This Whole30 Sunday Summer Salad is perfect for light, seasonal eating! It’s full of crunch and great for weeknight eating.


Ingredients

For the Salad:

  •   10 ounces of your choice of greens, we used baby romaine
  •   Kosher Salt 
  •   Marinated Red Onions and its oil
  •   4 cups cubed Sizzling Everyday Chicken, or rotisserie chicken
  •   1 cup cut French green beans (bite-size)
  •   1 cup thinly sliced radicchio lettuce
  •   1 cup thinly sliced cucumbers (into half moons)
  •   1 cup radishes, sliced
  •   1-2 avocados, cubed
  •   3/4 cup California green olives, halved
  •   3/4 cup cherry tomatoes, halved
  •   3/4 cup thinly sliced pepperoncini peppers
  •   3/4 cup thinly sliced celery
  •   3/4 cup hearts of palm, cut into tiny bite pieces
  •   3 tablespoons red wine vinegar
  •   Freshly ground black pepper

For the Creamy Chive Citrus Dressing:

  •   1 large egg
  •   ¾ cup light olive oil
  •   3 tablespoons finely chopped chives
  •   3 tablespoons fresh lemon juice
  •   2 tablespoons minced shallots
  •   1 tablespoon apple cider vinegar
  •   2 garlic cloves, pressed
  •   1 anchovy
  •   1 teaspoon hot sauce
  •   1/2 teaspoon lemon zest
  •   ½ teaspoon kosher salt

Instructions

  1.   Make the Creamy Chive Citrus Dressing: In a wide mouth mason jar, using an immersion blender to blend, place the egg and slowly add the light olive oil until it emulsifies and thickens. Add the rest of the ingredients and blend until thoroughly combined. Cover and refrigerate to allow the dressing to thicken while you make the salad.

________________________

> _Tasks to complete_
1 – In the salad recipe, rewrite the passage between "This Whole30 Sunday" and "green beans (bite-size)", inclusive, substituting "arugula" for "baby romaine".
2 – According to the salad recipe, what container is the dressing made in?
3 – Carry the salad recipe forward from where it ends with the next part of its instructions.
The data that follows is not needed for anything here.

(Extracted data entries)
________________________

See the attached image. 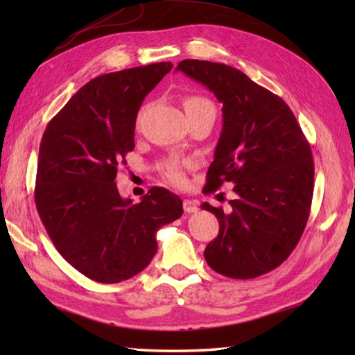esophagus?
<instances>
[{
    "instance_id": "1",
    "label": "esophagus",
    "mask_w": 355,
    "mask_h": 355,
    "mask_svg": "<svg viewBox=\"0 0 355 355\" xmlns=\"http://www.w3.org/2000/svg\"><path fill=\"white\" fill-rule=\"evenodd\" d=\"M183 209H184L186 214H195L198 210V206H197V202L192 201V200H184L183 201Z\"/></svg>"
}]
</instances>
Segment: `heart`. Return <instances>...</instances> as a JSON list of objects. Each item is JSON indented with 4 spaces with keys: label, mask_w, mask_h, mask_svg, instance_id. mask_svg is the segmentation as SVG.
Instances as JSON below:
<instances>
[{
    "label": "heart",
    "mask_w": 355,
    "mask_h": 355,
    "mask_svg": "<svg viewBox=\"0 0 355 355\" xmlns=\"http://www.w3.org/2000/svg\"><path fill=\"white\" fill-rule=\"evenodd\" d=\"M186 112L189 111H202V110H215L212 102L202 96H191L187 97L184 102ZM164 177L168 178V182L173 184H183L184 182V173L182 166L177 163H171L164 168Z\"/></svg>",
    "instance_id": "b5f03b06"
}]
</instances>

________________________

> _Answers in order_
1 –
This Whole30 Sunday Summer Salad is perfect for light, seasonal eating! It’s full of crunch and great for weeknight eating.


Ingredients

For the Salad:

  •   10 ounces of your choice of greens, we used arugula
  •   Kosher Salt 
  •   Marinated Red Onions and its oil
  •   4 cups cubed Sizzling Everyday Chicken, or rotisserie chicken
  •   1 cup cut French green beans (bite-size)

2 – A wide mouth mason jar.

3 –
  2.   Blanche the Green beans: In a large pot over high heat, bring water and 2 teaspoons salt to a boil. Meanwhile, prepare an ice water bath in a large bowl. Set aside.
  3.   Add the green beans to the boiling water and parboil for 3 minutes or until cooked through but still crisp. Immediately remove, drain, and add to the ice water bath. Let cool in the ice water for 5 minutes. Drain and dry. Set aside.
  4.   Assemble the Salad: In a large bowl, add the greens and sprinkle with salt. If your greens are big, tear the leaves into smaller pieces. Sprinkle salt and add about 3 tablespoons of Marinated Red Onion oil and around ½ cup of marinated red onions. Add the chicken, green beans, radicchio, cucumbers, radishes, avocado, olives, cherry tomatoes, pepperoncini, celery, and hearts of palm. Toss to fully combine. Add more marinated onion oil until the salad is fully coated and red wine vinegar. Season to taste with more salt and freshly ground black pepper.
  5.   Serve with the dressing on the side and enjoy!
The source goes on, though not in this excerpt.